%%
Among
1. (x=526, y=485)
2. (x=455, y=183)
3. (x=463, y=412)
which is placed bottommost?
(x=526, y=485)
%%
» Exercise brief
Copy each line of the records above word for word, keeping every character and line break the same.

» Task solution
Among
1. (x=526, y=485)
2. (x=455, y=183)
3. (x=463, y=412)
which is placed bottommost?
(x=526, y=485)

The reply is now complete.